そんな時に「先生の無意識が働いている!」と先生が失敗するたびに頭の中で唱えます。

 

「先生の無意識が働いている」と唱えて、無意識の力を使ってみると「おー!無意識がちゃんと玉の高さを自動的に調節してきた!」という感じで、ネットにあたって、こちらのコートに入って、先生の点数!になります。

 

そして、次の玉はネットをかすって、こちらのコートに飛んできて「ナイスショット!」となっていきます。

 

「先生の無意識が働いている」と唱えていると、今度はネットギリギリじゃなくて「ちゃんと打ち合いができている」となって、チャンスボールを決めた時の先生の嬉しそうな笑顔が。

 

飛距離についても同じで「あー!コートの外に出ちゃった!」というのが繰り返された時に「先生の無意識が働いている!」と頭の中で唱えていると、次のショットはラインギリギリアウトになります。

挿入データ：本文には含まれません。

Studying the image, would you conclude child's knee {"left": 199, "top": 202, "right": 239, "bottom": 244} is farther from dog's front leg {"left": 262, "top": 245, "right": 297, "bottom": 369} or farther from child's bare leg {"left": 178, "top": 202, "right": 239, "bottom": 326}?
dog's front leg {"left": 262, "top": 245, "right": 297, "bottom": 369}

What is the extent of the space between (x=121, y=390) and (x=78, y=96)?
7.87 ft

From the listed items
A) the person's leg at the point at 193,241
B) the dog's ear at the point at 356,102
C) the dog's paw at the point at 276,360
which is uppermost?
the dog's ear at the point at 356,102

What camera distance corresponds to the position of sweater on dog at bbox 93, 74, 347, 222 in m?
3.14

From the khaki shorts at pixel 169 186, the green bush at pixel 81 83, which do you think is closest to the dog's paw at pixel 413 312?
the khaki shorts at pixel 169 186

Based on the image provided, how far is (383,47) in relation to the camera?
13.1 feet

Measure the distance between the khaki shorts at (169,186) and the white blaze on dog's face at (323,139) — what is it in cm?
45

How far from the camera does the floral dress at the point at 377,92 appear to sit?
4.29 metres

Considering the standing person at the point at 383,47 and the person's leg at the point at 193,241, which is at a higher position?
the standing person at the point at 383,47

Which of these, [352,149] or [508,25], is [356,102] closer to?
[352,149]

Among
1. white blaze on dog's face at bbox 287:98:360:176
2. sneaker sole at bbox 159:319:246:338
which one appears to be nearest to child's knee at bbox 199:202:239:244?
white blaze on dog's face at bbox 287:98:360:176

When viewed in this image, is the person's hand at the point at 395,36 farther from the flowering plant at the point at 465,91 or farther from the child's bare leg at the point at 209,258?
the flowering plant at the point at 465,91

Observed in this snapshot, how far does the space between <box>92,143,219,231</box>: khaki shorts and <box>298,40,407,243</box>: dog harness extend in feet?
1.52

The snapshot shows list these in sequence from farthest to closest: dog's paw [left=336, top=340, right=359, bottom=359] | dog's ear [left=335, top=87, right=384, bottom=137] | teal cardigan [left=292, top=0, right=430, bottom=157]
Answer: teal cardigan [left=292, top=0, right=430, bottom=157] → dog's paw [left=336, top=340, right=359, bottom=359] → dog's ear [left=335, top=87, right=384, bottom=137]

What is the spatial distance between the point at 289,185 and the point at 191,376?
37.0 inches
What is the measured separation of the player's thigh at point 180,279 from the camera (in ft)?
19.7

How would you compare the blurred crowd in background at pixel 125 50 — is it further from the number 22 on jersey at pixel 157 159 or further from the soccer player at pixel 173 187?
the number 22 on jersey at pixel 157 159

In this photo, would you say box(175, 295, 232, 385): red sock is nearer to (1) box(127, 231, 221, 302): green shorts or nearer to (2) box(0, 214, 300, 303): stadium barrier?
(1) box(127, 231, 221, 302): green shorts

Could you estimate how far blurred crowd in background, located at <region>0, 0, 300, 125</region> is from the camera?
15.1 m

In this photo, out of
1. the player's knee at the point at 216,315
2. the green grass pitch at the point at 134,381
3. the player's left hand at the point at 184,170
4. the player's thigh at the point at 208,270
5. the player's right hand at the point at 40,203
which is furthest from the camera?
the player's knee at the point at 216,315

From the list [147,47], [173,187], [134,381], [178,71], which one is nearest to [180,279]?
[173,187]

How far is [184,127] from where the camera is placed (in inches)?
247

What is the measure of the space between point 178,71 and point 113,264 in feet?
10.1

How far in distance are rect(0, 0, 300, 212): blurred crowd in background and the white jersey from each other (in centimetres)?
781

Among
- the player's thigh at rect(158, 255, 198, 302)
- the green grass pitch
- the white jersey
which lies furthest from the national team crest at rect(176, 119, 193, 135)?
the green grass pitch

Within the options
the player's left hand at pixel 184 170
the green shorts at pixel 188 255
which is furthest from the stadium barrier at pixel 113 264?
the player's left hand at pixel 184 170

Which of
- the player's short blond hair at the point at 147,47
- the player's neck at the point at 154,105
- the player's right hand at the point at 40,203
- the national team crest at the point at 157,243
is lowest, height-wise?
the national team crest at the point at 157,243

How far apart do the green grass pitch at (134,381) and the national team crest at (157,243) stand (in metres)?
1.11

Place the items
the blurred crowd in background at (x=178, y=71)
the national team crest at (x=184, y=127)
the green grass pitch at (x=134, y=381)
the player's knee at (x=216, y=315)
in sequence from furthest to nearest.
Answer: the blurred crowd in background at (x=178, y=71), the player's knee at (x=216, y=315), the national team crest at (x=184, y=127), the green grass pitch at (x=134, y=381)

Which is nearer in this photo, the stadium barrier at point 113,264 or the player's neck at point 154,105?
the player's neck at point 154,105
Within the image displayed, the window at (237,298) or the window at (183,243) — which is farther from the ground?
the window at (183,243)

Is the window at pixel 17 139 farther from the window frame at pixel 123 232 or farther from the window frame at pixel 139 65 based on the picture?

そして、次のショットはライン上で「先生の点数になってしまった!」となって、やがて「おー!先生と打ち合いができるようになった!」という感じで楽しくテニスができるようになります。

 

見事に先生に勝っていただいて、そして先生が休んでいる間に、私は次の相手と試合をします。

 

今度は無意識の力じゃなくて、意識の力を使います。

 

相手がミスをしたら「あー!もうちょっと思い切って打てばいいのに!」と頭の中でツッコミを入れていきます。コツは「口に出さないで頭の中で突っ込みまくるだけ」です。

 

すると相手は、また同じ失敗を繰り返します。

 

「あ!またネットに引っ掛けるぞ!」と頭の中で突っ込んでいると「ほら!」という感じで、どんどん私に点数が入っていく、という感じになるんです。

 

そして、早めに私が勝って「先生、すごいです!ぜんぜん私は先生に勝てませんでしたから!」と笑顔で言うと「おー!そうか!もうひと試合やろうか!」となって、私は私の無意識の力を使います。

 

「先生の無意識の力が働いている!」と唱えているとどんどん球筋が鋭くなってきて「追い付けない!」となります。手加減をしているのではなくて、本気で追いつけなくなってきます。先生も調子に乗って、鋭いショットを繰り出して私のことを右に左に揺さぶって私の体力を奪い、そして最後は「スマッシュ!」という感じで決められてしまいます。私は「悔しいです!」となって、先生はものすごく嬉しそうで「大嶋君はまだまだだね!」と不敵な笑みを浮かべています。

 

ここまでは筋書き通り。

 

私は、心の中で「先生!ここまでやったんだから、仕事の紹介は?」と思っていたら、先生は「あー!いい運動になった!」とさっさと車に乗って帰ってしまったんです。

 

あ!しまった!「大嶋君はまだまだだね」と言われた瞬間に「先生の無意識が働いている!」と唱えておけばよかった!と後になって後悔したのでした。

 

相手に無意識の力を使ってみると面白いことになります。

 

相手に働いている無意識の力を信じてあげることで、相手の無意識が起動して限界がなくなるんです。

 

そんな時に、自分の持つ無意識の力のすごさをジワジワっと実感していくことができるんです。